Etant donné la prépondérance des questions liées à l’overclocking des Athlons 64 sur le forum SOJ, nous avons décidé de réaliser un petit dossier faisant la synthèse de ce qu’est l’Athlon 64 en terme d’architecture, de capacité et de méthode d’overclocking.

1°) Un peu d’histoire…
Lancé en Septembre 2003, l’athlon 64 fit d’entrée de jeu, beaucoup parler de lui car le bruit circulait depuis plusieurs mois sur le net, d’un p4 killer de la part d’AMD. Dans les faits et benchmark, ces bruits se vérifiaient car lors de benchs 3dmark et dans la plupart des jeux, l’athlon 64 surpassait littéralement les Pentiums 4 de l’époque et dans les benchs de performances bureautique, il faisait largement jeu égal.

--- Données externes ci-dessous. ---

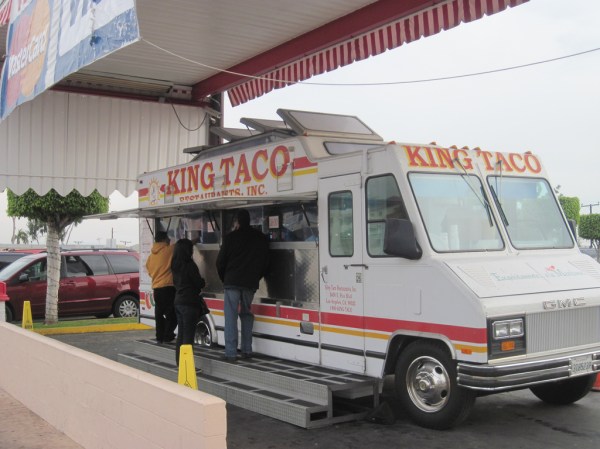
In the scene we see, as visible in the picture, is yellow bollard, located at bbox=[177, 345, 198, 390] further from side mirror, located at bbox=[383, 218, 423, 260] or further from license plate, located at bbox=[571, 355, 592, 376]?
license plate, located at bbox=[571, 355, 592, 376]

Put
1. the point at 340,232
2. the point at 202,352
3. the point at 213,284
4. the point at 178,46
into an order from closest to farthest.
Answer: the point at 340,232, the point at 202,352, the point at 213,284, the point at 178,46

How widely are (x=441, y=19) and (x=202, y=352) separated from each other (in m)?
4.88

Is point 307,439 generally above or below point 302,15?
below

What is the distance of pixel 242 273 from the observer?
800 cm

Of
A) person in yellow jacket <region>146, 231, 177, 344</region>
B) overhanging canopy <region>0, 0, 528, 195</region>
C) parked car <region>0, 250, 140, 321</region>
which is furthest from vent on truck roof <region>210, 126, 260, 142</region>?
parked car <region>0, 250, 140, 321</region>

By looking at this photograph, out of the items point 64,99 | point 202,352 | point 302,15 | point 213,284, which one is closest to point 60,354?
point 202,352

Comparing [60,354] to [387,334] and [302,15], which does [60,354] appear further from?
[302,15]

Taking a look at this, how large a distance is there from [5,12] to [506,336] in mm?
8499

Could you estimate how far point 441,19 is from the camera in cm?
823

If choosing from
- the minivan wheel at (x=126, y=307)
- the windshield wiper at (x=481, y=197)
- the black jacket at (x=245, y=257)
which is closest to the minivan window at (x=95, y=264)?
the minivan wheel at (x=126, y=307)

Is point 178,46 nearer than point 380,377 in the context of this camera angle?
No

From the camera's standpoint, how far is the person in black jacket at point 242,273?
26.2 feet

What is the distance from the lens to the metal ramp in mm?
6523

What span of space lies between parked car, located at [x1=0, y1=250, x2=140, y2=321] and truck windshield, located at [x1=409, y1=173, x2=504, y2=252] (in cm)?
1139
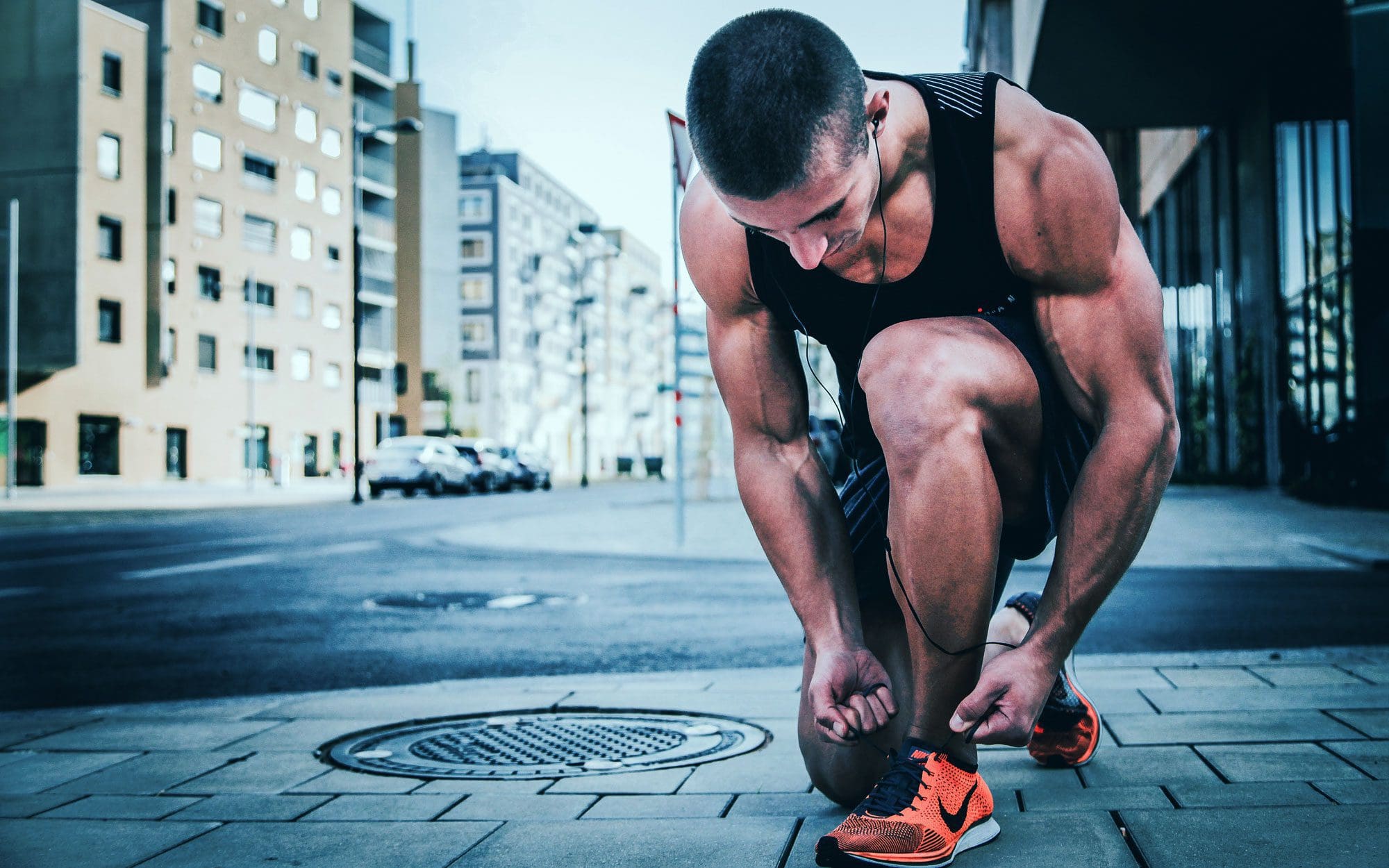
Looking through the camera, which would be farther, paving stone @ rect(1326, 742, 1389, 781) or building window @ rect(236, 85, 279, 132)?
building window @ rect(236, 85, 279, 132)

D’où ce surcroît de puissance pouvait-il venir ? Tout simplement dans la nouvelle architecture que proposait qu’AMD, rien d’extrêmement révolutionnaire puisque l’athlon 64 reprenait comme base l’architecture de l’athlon xp (et donc sa dominance dans les jeux) en l’améliorant et plus particulièrement en instaurant une petite révolution en terme de gestion de la mémoire, puisque contrairement à ce qui se faisait depuis de nombreuses années, le contrôleur mémoire, habituellement hébergé par le northbridge, se trouvait incorporé au sein même du processeur ! Faisant ainsi disparaitre la véritable notion du front side bus puisque la relation entre chipset et processeur ce faisant maintenant via le pont Hypertransport. Mais le gain de l’ajout du 64 bits est loin d’être négligeable, puisque ceci a permis l’augmentation de la bande passante mémoire et du bus de donnés.
Quand était il de l’overclocking me direz vous ? Hé bien plutôt une bonne surprise puisque atteindre les 1Ghz de gain en terme de fréquence processeur est monnaie courante depuis la première révision de core. Son autre avantage dès le départ fut d’avoir un rapport qualité/prix sans égal et lui assura ainsi un démarrage foudroyant.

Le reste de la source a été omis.